No es solo la vida barata y elegante lo que mantiene a Muldoon en México. Firmemente opuesto al gobierno de Trump, admira a Claudia Sheinbaum, la presidenta izquierdista de México, y a su partido, Morena. «A pesar de no poder votar en este país, me considero partidario de Morena, de lo que han hecho por el mexicano promedio», dijo.

“Cada vez que la oigo hablar, me gustaría que pudiéramos tener eso”.

Desde el nacimiento de ambas naciones, en las luchas de las élites colonizadoras por la independencia de las potencias imperialistas europeas con pocas décadas de diferencia, México y Estados Unidos han ofrecido imágenes especulares de lo que podría ser América. Ambos nacieron en una sangrienta conquista y se vieron manchados por el genocidio y la esclavitud. Pero los fundadores de Estados Unidos se vieron a sí mismos como inocentes descubridores de un nuevo mundo, liberados del pasado y en la carrera hacia un futuro sin límites.

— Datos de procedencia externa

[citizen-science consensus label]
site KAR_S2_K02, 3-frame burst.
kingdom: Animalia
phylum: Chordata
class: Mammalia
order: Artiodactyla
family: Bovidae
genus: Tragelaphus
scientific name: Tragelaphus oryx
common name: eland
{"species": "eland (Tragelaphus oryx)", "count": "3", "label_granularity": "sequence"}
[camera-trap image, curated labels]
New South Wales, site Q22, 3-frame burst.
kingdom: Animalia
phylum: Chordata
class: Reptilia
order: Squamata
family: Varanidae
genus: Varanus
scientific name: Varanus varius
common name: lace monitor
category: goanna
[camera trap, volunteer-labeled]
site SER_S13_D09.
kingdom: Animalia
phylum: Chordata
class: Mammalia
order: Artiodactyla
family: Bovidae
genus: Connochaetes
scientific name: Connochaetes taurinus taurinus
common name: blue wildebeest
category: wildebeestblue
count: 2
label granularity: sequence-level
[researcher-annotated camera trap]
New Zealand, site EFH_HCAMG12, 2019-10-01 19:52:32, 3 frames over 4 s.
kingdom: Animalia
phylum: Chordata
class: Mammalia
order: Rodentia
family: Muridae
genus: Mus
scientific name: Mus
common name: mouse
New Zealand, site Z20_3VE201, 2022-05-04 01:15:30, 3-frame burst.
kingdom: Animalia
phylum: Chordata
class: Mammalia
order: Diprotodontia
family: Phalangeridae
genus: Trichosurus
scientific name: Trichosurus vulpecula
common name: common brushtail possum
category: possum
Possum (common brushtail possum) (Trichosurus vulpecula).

Sus documentos fundacionales se basaron en un credo de derechos individuales y libertad, aunque no para los esclavizados.

Los hispanoamericanos del sur, en cambio, «sabían que América era un continente robado», como escribe el historiador de Yale Greg Grandin en su nueva historia de las Américas. Las constituciones de las naciones que fundaron reflejaban esta comprensión de su herencia, insistiendo en el bienestar de toda la sociedad, no solo del individuo. «Si no se protegía a ambos», escribe Grandin, «no se tendría ninguno».

Ambos países han fracasado en cumplir la promesa de sus ideales fundacionales. Pero hasta hace poco, la historia podría haber juzgado a Estados Unidos como el claro ganador de esta apuesta continental. Se convirtió no solo en la nación más rica y poderosa del planeta, sino también en el destino indiscutible de los migrantes más ambiciosos del mundo. México ha lidiado con numerosos problemas —delincuencia, pobreza, corrupción, una economía estancada y un largo periodo de gobierno unipartidista y torpe— que han minado su vasto potencial, incluido el de su gente. Durante mucho tiempo, millones de sus ciudadanos han votado con los pies, dirigiéndose al norte en busca de oportunidades.

Pero Estados Unidos, bajo el gobierno de Trump, está abandonando las alianzas de larga data que le dieron fuerza militar y diplomática, trastocando el sistema comercial global que lo enriqueció enormemente y bloqueando a los migrantes que lo hicieron diverso e innovador. Trump, al parecer, quiere rebobinar la historia y hacer retroceder a Estados Unidos. México tiene una nueva oportunidad para avanzar.

Sin duda, está plagado de innumerables problemas. Su economía está altamente polarizada y es desigual, «dos Perús más una España», me dijo el economista Santiago Levy, creando «un país que en el último cuarto de siglo ha experimentado un crecimiento cero de la productividad». Es más, la aceptación por parte de Sheinbaum de los desastrosos planes de su predecesora para politizar el poder judicial plantea graves riesgos para el sistema político del país. Y aunque México ha eludido hasta ahora el escenario arancelario más catastrófico, su futuro económico aún depende de Estados Unidos, destino del 80 % de las exportaciones mexicanas.